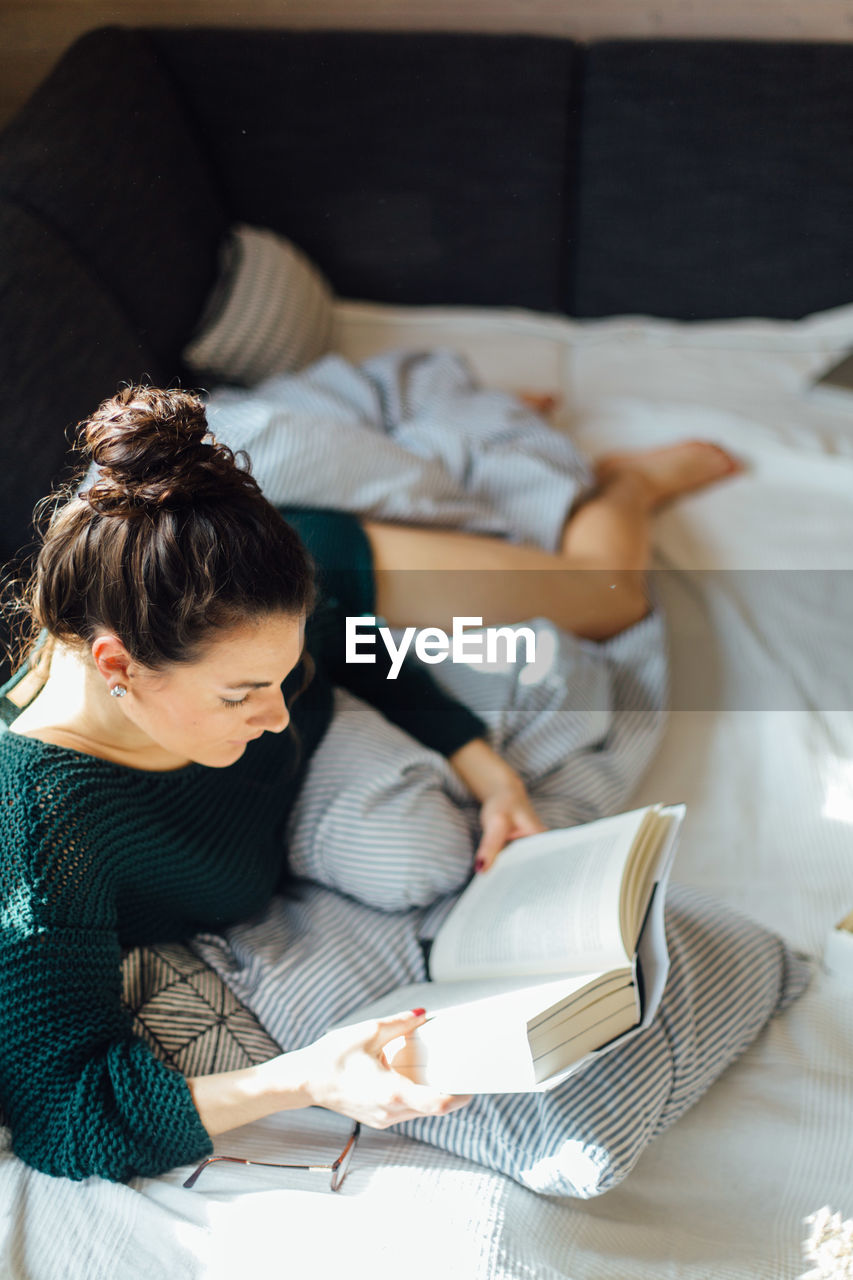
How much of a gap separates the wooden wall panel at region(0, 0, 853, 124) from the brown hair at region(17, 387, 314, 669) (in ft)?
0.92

- - - - -

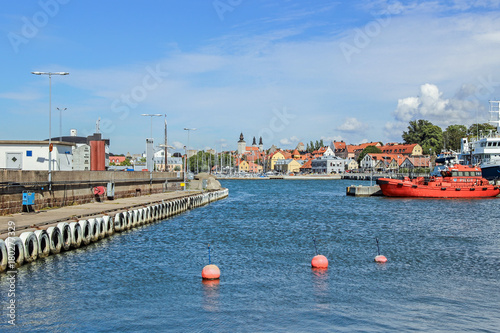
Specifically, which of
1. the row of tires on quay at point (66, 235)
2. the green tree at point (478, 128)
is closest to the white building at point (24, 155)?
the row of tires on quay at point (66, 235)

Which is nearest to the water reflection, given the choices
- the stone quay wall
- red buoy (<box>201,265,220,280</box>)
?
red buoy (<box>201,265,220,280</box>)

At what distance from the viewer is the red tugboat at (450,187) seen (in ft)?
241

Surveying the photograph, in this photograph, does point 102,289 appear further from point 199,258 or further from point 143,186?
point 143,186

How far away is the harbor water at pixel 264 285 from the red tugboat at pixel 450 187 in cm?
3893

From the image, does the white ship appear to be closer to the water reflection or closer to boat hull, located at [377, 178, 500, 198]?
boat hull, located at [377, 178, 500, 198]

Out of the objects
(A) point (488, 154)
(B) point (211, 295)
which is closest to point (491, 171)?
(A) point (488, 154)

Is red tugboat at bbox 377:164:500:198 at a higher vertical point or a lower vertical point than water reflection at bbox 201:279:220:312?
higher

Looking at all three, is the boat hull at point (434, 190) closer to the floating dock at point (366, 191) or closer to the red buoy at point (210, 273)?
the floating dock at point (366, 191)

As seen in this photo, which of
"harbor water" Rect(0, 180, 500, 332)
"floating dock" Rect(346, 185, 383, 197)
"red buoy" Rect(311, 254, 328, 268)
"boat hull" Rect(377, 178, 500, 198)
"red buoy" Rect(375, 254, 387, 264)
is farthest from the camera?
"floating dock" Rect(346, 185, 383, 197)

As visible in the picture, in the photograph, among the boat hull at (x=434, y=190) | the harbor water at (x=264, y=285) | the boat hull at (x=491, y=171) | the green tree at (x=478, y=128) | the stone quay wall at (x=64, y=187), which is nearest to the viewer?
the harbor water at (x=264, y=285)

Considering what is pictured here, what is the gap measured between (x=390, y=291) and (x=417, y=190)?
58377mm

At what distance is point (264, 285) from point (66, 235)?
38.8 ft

- - - - -

Problem requirements:
Find each line in the material above that contains the string "floating", and copy those lines.

Correct answer:
Looking at all three, is the boat hull at point (434, 190) closer to the floating dock at point (366, 191) or closer to the red buoy at point (210, 273)?
the floating dock at point (366, 191)
"floating dock" Rect(346, 185, 383, 197)
"floating dock" Rect(346, 185, 383, 197)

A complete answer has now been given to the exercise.